An attempt to name a strategy for an AI almost as smart as you: What fraction of jobs in the world are you intelligent enough to do, if you trained for them? I suspect that a huge fraction of the world’s workers could not compete in a free fair market against an entity as smart as you that eats 15 dollars of electricity a day, works without breaks, and only has to be trained once for each task, after which millions of copies could be churned out.
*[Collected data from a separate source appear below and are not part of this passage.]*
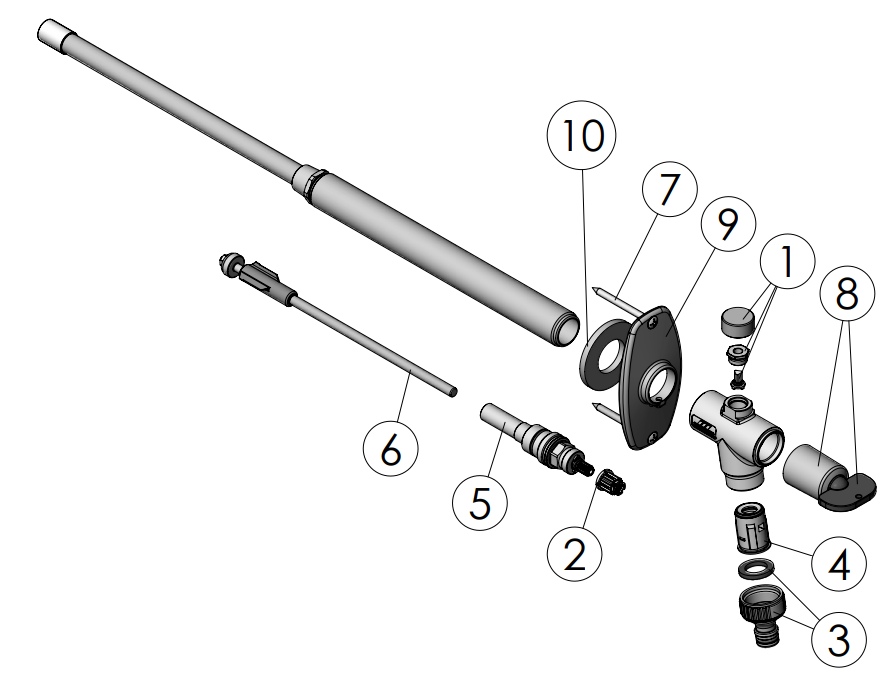 10
7
9
1
8
6
5
2
4
3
True. But this is getting into the economic competition section. It’s just hard to imagine this being an X-risk. I think that in practice, if its human politicians and bosses rolling the tech out, the tech will be rolled out slowly and inconsistently. There are plenty of people with lots of savings. Plenty of people who could go to their farm and live off the land. Plenty of people who will be employed for a while if the robots are expensive, however cheep the software. Plenty of people doing non-jobs in bureaucracies, who can’t be fired and replaced for political reasons. And all the rolling out, setting up, switching over, running out of money etc takes time. Time where the AI is self improving. So the hard FOOM happens before too much economic disruption. Not that economic disruption is an X-risk anyway.
I’m fairly agnostic about how dumb we’re talking—what kinds of acts or confluence of events are actually likely to be effective complete x-risks, particularly at relatively low levels of intelligence/capability. But that’s besides the point in some ways, because whereever someone might place the threshold for x-risk capable AI, as long as you assume that greater intelligence is harder to produce (an assumption that doesn’t necessarily hold, as I acknowledged), I think that suggests that we will be killed by something not much higher than that threshold once it’s first reached.
This is true for now, but there’s a sense in which the field is in a low hanging fruit picking stage of development where there’s plenty of room to scale massively fairly easily. If the thresholds are crossed during a stage like this where everyone is rushing to collect big, easy advances, then yes, I would expect the gap between how much more intelligent/capable the AI that kills us is, relative to how intelligent it needed to be, to be much higher (but still not that much higher, unless e.g. fast takeoff etc.). Conversely in a world where progress is in a more incremental stage, then I would expect a smaller gap.
Self-improvement to me doesn’t automatically mean RSI takeoff to infinity—an AI that self-improves up to a certain point capable of wiping out humanity but not yet reaching criticality seems to me to be possible.
I agree though that availability of powerful grey/black ball technologies like nanotech that could require fewer variables going wrong and less intelligence to nevertheless enable an AI to plausibly represent an x-risk is a big factor. Other existing technologies like engineered pandemics or nuclear weapons, while dangerous, seem somewhat difficult even with AI to leverage into fully wiping out humanity at least by themselves, even if they could lead to worlds that are much more vulnerable to further shocks.
So long as we assume the timescales of intelligence growth are slow compared to destroying the world timescales. If an AI is smart enough to destroy the world in a year (in the hypothetical where it had to stop self improving and do it now). A day of self improvement and they are smart enough to destroy the world in a week. Another day of self improvement and they can destroy the world in an hour.
Another possibility is an AI that doesn’t choose to destroy the world at the first available moment.
Imagine a paperclip maximizer. It thinks it has a 99% chance of destroying the world and turning everything into paperclips. And a 1% chance of getting caught and destroyed. If it waits for another week of self improvement, it can get that chance down to 0.0001%.
Suppose the limiting factor was compute budget. Making each AI 1% bigger than before means basically wasting compute running pretty much the same AI again and again. Making each AI about 2x as big as the last is sensible. If each training run costs a fortune, you can’t afford to go in tiny steps.